The only time you're justified in denying loot to a PUG player, in my opinion, is if that player was

  • AFK without notice at the start of the fight,
  • offline for the vast majority of the encounter, or
  • so terrible that you beat the boss in spite of them rather than because of them.
The last one is tricky to determine. Here's an example: If a melee player runs in front of Marrowgar at the pull and dies, they probably don't deserve loot from Marrowgar. If a healer was distracted by a Dukes of Hazzard rerun on TV and heals for only 50,000 health against Festergut, they don't deserve loot from Festergut. But these are extreme cases.

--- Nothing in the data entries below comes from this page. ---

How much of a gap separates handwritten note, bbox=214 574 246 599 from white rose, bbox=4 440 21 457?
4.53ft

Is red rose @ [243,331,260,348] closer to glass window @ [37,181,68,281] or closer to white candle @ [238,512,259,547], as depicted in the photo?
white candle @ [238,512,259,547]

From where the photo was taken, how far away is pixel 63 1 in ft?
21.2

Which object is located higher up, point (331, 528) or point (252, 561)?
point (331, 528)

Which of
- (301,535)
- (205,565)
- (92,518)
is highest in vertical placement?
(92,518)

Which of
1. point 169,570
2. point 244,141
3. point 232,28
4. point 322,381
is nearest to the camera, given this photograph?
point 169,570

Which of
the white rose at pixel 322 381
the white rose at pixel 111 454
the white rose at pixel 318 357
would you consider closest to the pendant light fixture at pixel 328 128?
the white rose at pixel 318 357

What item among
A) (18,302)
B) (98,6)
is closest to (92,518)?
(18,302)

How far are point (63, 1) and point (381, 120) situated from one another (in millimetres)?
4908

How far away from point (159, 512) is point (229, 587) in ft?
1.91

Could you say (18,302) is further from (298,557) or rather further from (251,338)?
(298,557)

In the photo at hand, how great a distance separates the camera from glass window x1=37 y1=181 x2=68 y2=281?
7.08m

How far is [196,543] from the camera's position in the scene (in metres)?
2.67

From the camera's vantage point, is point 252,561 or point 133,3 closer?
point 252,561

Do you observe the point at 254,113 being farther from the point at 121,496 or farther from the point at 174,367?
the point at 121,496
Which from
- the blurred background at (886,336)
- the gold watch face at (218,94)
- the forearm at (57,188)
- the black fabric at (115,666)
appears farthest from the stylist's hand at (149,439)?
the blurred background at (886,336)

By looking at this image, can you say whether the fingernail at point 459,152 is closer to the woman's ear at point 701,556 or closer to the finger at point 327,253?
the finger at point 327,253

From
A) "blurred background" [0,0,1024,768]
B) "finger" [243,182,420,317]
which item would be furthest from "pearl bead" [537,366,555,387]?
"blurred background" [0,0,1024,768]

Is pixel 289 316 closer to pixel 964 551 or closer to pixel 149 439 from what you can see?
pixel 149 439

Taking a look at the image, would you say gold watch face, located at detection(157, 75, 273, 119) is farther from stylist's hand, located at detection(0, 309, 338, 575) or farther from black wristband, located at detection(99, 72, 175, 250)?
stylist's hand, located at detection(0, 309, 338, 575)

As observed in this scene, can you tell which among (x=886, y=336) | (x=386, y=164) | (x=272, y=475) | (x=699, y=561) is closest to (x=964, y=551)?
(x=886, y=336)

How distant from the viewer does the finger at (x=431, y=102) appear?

You could certainly set ground rules for what is acceptable. I've seen PUG runs where the raid leader will tell people before the first pull, "If you don't put out at least 5K DPS against a boss, you won't get loot from that boss." If you institute a rule like this, you need to tell people upfront. Such rules can be a double-edged sword, though. Players who are fearful of not hitting the benchmark may veer from the strategy to make sure they put up better numbers. They may only DPS Deathwhisper in Phase 1 or "forget" to run with the empowered flame spheres against the Blood Princes.

Be grateful to your PUG players when they know what they are doing and help you to beat bosses. They are the ones who are allowing you to continue raiding in the face of poor attendance.You might have worked to learn the encounters, but they still have to execute that strategy correctly in order to win. As such, they deserve the same chance at loot as anyone else in the raid.